Lorsque, sur le contrat, le prestataire de services utilise un nom d’artiste qui n’est pas celui inscrit auprès du Directeur de l’état civil, « c’est un défi de plus, rendu au tribunal, mais je ne pense pas que ce soit un défi insurmontable », affirme le professeur de droit.

Dans le cas de Joshua Prince, par exemple, on connaît bien la personne qui s’est engagée et qui utilise ce nom d’artiste de façon régulière. « Donc, lorsqu’il a signé le contrat avec son nom d’artiste, c’était une marque qui crée un lien entre sa vraie personne et son contrat. » Cependant, lorsqu’on veut gérer une entreprise avec un nom d’emprunt, il faut s’enregistrer, prévient le professeur en droit.

Est-ce que le photographe ou le prestataire de service peut se faire remplacer au pied levé ? Dans le cas d’un photographe de mariage, si on a vraiment bien identifié le photographe en regardant son travail, ses albums, son portfolio, nous sommes en présence d’un contrat intuitu personae, c’est-à-dire un contrat conclu en considération de la qualité personnelle d’un contractant. Il serait donc difficile, voire impossible, pour le photographe de se faire remplacer et envoyer une autre personne », explique le professeur de droit.

PHOTO DANY VACHON, FOURNIE PAR L’UNIVERSITÉ LAVAL

Reza Moradinejad, professeur agrégé à la faculté de droit de l’Université Laval

À moins que ça soit écrit et prévu dans le contrat que la personne peut exécuter elle-même sa prestation ou envoyer une autre personne. Sinon, envoyer une autre personne ne pourra être considéré comme une exécution conforme de ses obligations.

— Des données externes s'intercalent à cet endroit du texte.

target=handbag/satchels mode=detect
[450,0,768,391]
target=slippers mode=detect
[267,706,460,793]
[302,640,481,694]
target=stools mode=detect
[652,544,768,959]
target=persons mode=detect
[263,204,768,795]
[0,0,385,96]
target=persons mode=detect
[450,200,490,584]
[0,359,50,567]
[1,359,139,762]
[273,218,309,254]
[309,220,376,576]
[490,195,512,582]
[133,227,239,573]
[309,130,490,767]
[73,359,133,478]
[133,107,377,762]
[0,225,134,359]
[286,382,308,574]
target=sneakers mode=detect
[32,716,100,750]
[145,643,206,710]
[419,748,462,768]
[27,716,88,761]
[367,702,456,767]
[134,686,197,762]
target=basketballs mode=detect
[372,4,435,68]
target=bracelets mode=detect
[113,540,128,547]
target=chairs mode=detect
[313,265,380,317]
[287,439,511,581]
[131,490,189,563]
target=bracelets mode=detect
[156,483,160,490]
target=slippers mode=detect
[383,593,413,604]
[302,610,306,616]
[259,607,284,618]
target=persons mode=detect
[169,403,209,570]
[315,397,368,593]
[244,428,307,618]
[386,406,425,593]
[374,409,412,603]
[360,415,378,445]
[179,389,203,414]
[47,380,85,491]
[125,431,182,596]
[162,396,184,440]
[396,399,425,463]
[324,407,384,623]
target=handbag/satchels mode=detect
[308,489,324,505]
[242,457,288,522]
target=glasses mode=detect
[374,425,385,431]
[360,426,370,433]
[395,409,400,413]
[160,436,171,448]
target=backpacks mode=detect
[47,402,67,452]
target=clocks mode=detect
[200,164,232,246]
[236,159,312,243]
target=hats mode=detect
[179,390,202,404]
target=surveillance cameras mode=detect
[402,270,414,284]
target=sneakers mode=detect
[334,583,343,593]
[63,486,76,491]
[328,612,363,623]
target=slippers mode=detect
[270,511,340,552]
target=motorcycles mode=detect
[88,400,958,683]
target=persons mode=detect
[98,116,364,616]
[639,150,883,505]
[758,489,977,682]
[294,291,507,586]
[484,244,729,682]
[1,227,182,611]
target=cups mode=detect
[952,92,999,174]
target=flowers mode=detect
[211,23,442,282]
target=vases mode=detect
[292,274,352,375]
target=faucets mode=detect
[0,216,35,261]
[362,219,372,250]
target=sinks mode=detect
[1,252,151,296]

Reza Moradinejad, professeur agrégé à la faculté de droit de l’Université Laval

Le professeur de droit rappelle toutefois que, juridiquement, on peut avoir un contrat très bien ficelé avec des précisions spécifiques et détaillées, mais le jour J, si la personne n’exécute pas son obligation, on ne peut pas la forcer à le faire.

« On a perdu cet évènement, mais il va y avoir des recours qui vont d’une certaine façon réparer le préjudice subi. Mais c’est juste en termes monétaires, ce n’est pas en nature », conclut-il.

Huit trucs à considérer

1. Demandez conseil à vos amis et consultez les avis en ligne avant de choisir votre prestataire de service.

2. Vérifiez le nom au Registre des entreprises et sur la page « Se renseigner sur un commerçant » du site web de l’OPC.

3. Juste avant de signer le contrat, si ce n’est pas une entreprise reconnue, demandez une pièce d’identité.

4. Assurez-vous que le contrat soit bien détaillé, car si l’exécution du contrat n’est pas totale, vous pourrez aller chercher des dommages-intérêts en cours.

5. Si le prestataire de service ne respecte pas le contrat, essayez de vous entendre avec lui.

6. Si une entente s’avère impossible, essayez la rétrofacturation avec votre carte de crédit.

7. Si une entente est impossible et la rétrofacturation aussi, vous pouvez aller aux petites créances.

8. Si vous gagnez en cour, il est possible que la personne ne vous rembourse pas ou qu’elle n’ait aucun bien saisissable pour vous indemniser.